* _Task to complete_
Your task is to give the listing below back word for word, pictures excluded.

* _Stored rows_
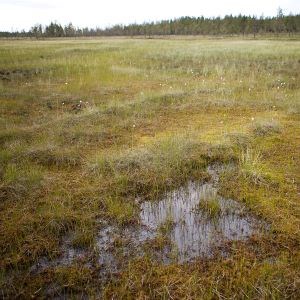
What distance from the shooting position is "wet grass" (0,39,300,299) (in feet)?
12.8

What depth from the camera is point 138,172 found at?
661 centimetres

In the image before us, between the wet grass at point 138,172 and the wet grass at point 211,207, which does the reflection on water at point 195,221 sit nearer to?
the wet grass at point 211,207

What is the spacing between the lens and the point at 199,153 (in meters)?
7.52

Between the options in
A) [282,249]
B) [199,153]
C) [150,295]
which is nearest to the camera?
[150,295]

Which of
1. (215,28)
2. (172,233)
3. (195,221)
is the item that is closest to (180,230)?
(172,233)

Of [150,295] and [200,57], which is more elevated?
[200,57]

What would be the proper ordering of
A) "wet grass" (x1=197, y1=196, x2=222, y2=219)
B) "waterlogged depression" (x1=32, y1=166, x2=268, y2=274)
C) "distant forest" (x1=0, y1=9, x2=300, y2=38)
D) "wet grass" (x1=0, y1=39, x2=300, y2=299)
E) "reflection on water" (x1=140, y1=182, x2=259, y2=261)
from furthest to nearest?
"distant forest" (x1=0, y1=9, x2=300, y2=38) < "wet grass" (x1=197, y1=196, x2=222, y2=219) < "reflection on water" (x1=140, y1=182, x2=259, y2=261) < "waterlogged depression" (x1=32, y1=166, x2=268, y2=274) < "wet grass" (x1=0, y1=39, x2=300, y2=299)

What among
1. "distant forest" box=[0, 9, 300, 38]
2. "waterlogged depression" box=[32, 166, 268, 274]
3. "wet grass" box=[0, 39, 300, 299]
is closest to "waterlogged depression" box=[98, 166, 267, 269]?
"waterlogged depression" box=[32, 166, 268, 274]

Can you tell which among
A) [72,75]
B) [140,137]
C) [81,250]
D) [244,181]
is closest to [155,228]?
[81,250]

* _Answer for the task_
What distance from the shooting position is "wet grass" (0,39,300,299) (in feet)?
12.8

What depth from the camera is point 138,172 found at?
661 centimetres

In the image before us, between the wet grass at point 138,172 and the wet grass at point 211,207, which does the reflection on water at point 195,221 sit nearer to?
the wet grass at point 211,207

What is the spacing between the lens and the point at 199,153 (in meters)?
7.52

Between the options in
A) [282,249]
B) [199,153]
C) [150,295]
which is nearest to the camera?
[150,295]

Which of
1. (215,28)
2. (172,233)
3. (195,221)
is the item that is closest to (180,230)?
(172,233)

Of [150,295] and [200,57], which is more elevated?
[200,57]

What would be the proper ordering of
A) "wet grass" (x1=197, y1=196, x2=222, y2=219)
B) "waterlogged depression" (x1=32, y1=166, x2=268, y2=274)
C) "distant forest" (x1=0, y1=9, x2=300, y2=38)
D) "wet grass" (x1=0, y1=39, x2=300, y2=299)
E) "reflection on water" (x1=140, y1=182, x2=259, y2=261)
from furthest to nearest?
"distant forest" (x1=0, y1=9, x2=300, y2=38) < "wet grass" (x1=197, y1=196, x2=222, y2=219) < "reflection on water" (x1=140, y1=182, x2=259, y2=261) < "waterlogged depression" (x1=32, y1=166, x2=268, y2=274) < "wet grass" (x1=0, y1=39, x2=300, y2=299)

What among
1. "distant forest" box=[0, 9, 300, 38]
2. "waterlogged depression" box=[32, 166, 268, 274]
3. "wet grass" box=[0, 39, 300, 299]
is closest to "waterlogged depression" box=[98, 166, 267, 269]?
"waterlogged depression" box=[32, 166, 268, 274]

Can you tell which among
A) [72,75]
B) [140,137]
C) [81,250]
D) [244,181]
is closest to [155,228]?
[81,250]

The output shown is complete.